Many of the major existing DeSci projects seem to recognize this “productionization” angle. Molecule’s Catalyze platform, for example, emphasizes that it is for “translational research” that will directly result in an IP that can be productionized, rather than for fundamental research [22]. Moreover, it has several restrictions on project size, asking scientists to raise each round of funding with <$50k of funding and taking less than 12 months to complete [22]. Compared to traditional science, DeSci’s capacity for permissionless contributions is particularly well-suited to product translation. Motivated patients and users can act as citizen scientists, giving a project instant access to real-world feedback and expertise.
Introduction of Lushair device [23]
So what might these “productionization” projects for DeSci actually look like? Recently, HairDAO has also partnered with Genpulse to create Lushair, the world’s first at-home AI-powered scalp analysis solution that provides data analysis on metrics including hair density, follicle activity, and oil state [23] [24]. Lushair, as a physical product, may provide us with some hints of what “productionized research” may look like in the future via DeSci:
Crowdsourced funding from a widespread, known consumer pain point
Productionization of patents and analysis from existing, well-established scientific literature
Creation of physical products, such as detector devices, designed for everyday consumer use
Using DePIN-like tokenomics structures to crowdsource consumer data and provide real-world data for further medical literature
As DeSci DAOs continue to develop these consumer-grade physical devices for their members, we can see a path for a business model for DeSci that looks similar to existing decentralized physical infrastructure networks (DePIN) such as Helium and Hivemapper.

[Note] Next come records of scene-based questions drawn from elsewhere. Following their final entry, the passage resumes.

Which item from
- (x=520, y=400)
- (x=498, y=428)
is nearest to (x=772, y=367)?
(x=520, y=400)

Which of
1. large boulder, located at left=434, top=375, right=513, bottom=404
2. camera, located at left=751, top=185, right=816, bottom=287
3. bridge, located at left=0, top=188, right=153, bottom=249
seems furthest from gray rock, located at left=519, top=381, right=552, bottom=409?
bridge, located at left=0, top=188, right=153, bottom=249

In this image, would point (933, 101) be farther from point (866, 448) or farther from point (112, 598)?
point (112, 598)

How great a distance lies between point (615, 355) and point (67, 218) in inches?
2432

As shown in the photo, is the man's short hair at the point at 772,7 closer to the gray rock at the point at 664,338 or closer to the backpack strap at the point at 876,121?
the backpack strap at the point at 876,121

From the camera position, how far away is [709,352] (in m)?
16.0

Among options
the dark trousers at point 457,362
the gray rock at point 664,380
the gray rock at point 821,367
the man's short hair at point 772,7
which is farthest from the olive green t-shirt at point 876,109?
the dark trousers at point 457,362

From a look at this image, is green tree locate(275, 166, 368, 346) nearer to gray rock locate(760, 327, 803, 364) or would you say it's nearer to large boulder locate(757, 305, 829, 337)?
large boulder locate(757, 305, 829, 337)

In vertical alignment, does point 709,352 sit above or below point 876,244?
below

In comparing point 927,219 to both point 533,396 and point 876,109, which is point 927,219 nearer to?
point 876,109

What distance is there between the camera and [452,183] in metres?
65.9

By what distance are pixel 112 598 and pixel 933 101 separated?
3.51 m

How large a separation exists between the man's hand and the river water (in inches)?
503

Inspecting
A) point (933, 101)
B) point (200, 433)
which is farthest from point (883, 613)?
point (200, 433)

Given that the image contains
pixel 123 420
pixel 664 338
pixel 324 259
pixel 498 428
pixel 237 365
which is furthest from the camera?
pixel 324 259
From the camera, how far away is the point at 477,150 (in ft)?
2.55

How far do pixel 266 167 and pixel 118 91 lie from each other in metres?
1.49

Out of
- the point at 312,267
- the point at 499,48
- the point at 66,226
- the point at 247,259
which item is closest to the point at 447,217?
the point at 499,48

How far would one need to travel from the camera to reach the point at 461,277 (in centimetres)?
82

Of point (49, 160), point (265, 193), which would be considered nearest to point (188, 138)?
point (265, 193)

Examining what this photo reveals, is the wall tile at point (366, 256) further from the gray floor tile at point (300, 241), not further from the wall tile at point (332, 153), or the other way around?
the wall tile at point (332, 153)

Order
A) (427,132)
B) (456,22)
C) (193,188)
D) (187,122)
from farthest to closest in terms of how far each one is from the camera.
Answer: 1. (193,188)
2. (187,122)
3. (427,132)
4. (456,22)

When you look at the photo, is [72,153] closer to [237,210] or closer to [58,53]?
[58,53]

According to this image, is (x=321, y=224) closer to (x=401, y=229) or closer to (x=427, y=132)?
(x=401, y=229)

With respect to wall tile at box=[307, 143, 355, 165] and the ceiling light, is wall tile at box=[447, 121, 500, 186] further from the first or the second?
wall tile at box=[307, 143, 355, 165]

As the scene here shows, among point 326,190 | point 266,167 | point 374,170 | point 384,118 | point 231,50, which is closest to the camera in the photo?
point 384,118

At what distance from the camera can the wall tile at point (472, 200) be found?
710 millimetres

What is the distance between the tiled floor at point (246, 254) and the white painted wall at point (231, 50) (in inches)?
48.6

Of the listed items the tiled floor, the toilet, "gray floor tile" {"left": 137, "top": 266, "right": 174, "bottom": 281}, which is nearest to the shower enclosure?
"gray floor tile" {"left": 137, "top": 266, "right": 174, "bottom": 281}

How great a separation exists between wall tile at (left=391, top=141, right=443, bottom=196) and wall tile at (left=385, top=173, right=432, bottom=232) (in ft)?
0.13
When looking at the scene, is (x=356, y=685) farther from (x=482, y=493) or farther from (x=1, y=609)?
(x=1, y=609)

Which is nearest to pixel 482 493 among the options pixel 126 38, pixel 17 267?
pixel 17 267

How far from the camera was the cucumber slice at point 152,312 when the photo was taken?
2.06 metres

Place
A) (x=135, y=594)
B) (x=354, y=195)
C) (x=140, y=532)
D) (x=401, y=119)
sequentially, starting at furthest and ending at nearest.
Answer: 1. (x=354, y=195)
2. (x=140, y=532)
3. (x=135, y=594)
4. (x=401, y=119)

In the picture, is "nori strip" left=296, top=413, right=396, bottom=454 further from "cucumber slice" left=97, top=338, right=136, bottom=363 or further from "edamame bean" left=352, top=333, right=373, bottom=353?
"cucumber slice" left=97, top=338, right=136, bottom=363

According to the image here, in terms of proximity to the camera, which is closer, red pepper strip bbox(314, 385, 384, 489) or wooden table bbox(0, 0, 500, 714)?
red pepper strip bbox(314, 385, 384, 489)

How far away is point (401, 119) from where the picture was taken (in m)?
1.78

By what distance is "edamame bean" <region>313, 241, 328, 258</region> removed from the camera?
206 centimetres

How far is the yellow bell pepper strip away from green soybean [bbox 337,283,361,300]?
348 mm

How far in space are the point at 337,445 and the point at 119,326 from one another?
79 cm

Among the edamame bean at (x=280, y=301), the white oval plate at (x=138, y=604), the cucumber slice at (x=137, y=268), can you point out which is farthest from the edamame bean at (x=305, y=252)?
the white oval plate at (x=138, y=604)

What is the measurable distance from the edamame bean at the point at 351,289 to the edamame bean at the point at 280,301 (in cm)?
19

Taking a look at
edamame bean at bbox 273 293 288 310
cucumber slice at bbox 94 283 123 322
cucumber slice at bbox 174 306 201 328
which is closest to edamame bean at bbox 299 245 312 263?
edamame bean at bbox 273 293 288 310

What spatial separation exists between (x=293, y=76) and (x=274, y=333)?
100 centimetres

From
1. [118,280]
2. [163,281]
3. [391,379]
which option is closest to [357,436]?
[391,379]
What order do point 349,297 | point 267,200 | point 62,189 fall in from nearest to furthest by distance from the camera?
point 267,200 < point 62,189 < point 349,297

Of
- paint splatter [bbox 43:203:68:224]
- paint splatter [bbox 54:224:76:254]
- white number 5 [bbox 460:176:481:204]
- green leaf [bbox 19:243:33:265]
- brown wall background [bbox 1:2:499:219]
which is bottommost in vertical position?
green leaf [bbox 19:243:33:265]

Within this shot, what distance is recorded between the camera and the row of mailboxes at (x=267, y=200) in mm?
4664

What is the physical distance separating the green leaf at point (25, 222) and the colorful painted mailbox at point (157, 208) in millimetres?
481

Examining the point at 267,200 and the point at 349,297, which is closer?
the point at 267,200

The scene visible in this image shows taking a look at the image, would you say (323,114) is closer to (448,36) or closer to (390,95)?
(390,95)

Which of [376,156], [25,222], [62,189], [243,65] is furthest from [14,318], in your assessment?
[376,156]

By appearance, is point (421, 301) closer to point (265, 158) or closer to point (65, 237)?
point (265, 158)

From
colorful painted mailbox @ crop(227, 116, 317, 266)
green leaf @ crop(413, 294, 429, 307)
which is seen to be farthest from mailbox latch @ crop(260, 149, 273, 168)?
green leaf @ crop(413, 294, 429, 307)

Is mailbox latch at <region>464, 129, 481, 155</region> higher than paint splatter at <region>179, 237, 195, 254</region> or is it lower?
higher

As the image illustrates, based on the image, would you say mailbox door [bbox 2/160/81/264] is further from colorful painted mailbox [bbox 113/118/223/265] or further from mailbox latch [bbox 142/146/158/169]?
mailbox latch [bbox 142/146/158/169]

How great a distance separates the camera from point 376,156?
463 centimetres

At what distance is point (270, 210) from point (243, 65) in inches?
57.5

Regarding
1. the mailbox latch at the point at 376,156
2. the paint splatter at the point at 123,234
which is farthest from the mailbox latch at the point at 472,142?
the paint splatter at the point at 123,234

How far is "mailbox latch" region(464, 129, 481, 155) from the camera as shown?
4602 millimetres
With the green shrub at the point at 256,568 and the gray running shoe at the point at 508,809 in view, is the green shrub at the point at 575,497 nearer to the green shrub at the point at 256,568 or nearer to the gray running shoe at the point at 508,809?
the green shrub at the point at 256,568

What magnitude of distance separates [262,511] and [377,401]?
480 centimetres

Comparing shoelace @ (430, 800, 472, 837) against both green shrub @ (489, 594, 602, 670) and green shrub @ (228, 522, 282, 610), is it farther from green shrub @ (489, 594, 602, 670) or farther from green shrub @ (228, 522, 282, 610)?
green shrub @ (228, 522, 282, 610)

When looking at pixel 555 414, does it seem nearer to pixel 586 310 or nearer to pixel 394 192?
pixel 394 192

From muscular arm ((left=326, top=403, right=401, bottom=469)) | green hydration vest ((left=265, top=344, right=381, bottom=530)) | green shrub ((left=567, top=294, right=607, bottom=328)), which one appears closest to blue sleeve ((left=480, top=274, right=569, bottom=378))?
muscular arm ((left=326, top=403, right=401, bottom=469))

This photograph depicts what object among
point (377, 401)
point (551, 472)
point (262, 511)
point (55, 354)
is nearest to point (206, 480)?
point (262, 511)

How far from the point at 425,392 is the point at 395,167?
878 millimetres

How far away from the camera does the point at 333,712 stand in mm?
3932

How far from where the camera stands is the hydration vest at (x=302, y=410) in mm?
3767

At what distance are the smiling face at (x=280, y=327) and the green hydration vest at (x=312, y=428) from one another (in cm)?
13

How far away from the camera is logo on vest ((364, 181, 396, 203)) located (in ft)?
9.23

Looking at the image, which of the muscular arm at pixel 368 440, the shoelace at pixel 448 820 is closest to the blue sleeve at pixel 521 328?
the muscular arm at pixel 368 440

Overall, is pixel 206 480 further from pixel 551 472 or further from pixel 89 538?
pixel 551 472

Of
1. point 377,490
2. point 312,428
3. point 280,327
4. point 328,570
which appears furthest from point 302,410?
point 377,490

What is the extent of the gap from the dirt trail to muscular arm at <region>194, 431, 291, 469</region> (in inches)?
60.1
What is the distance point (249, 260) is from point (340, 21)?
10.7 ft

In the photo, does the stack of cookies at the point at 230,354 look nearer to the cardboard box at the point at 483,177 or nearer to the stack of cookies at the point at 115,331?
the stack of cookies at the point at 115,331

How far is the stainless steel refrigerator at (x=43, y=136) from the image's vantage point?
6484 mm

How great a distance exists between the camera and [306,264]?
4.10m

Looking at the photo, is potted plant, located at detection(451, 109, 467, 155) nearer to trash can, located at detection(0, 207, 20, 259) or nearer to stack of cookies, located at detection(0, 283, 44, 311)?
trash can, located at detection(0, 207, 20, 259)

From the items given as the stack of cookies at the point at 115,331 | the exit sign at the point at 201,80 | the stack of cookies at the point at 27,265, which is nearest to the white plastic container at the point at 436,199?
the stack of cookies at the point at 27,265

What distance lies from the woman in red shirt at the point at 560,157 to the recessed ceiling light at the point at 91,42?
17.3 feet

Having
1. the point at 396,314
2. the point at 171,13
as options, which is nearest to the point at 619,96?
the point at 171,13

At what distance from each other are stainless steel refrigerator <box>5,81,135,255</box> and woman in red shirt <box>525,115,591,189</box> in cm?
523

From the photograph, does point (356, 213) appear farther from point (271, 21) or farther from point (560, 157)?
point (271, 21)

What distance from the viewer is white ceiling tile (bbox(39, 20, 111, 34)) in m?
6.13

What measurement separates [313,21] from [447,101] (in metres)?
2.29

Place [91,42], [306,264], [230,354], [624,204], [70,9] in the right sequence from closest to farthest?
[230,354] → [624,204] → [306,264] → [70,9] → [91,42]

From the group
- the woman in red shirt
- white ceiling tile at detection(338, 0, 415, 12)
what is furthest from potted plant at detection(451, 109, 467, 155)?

Crypto as a Distribution Channel for Evangelizing Research
Aside from the creation of physical consumer products such as Lushair, one of decentralized science’s most promising aspects is the ability to allow existing but niche areas of research to be popularized into the mainstream. As we’ve mentioned before, the token holders within these DeSci communities are more likely to be generalist users with interest in a specific scientific problem, rather than being academic scientists themselves. This may present an “audience problem” for some of the previously mentioned projects that try to create a platform intended for academic scientists.
Rather than trying to bootstrap an audience of academic researchers or converting a generalist audience into research scientists, perhaps DeSci DAOs should lean into the “technical communication” part of science and actively engage their audience with digestible summaries and takeaways from research that can be applicable to their daily lives. Thus, it is possible that DeSci DAOs will act as “research amplifiers,” with products and educational programs that popularize science for a generalist audience.
Recently, we’ve seen how platforms such as pump.science have been inspired by the rise of memecoins. The attention-grabbing economics of memecoins could be particularly interesting in creating educational channels and awareness campaigns for science projects. However, memecoins only represent a top-of-funnel attention; the core challenge for a DeSci DAO is to optimize for retention, and transform this top-of-funnel attention into long term holders and stakeholders of these research projects.
These education products can take place in many different ways. For example, these DeSci communities could create AI agents that are able to translate academic papers into attention-grabbing short videos, tweets, and other forms of media for a mass audience. We could also potentially see the development of “Masterclass-style” platforms that allow for the decentralized education of science. By developing these education-based products, DeSci projects can use a wider crypto community as a distribution channel and carve out another path to allow these communities to stay relevant, both within a crypto context as well as in the scientific community.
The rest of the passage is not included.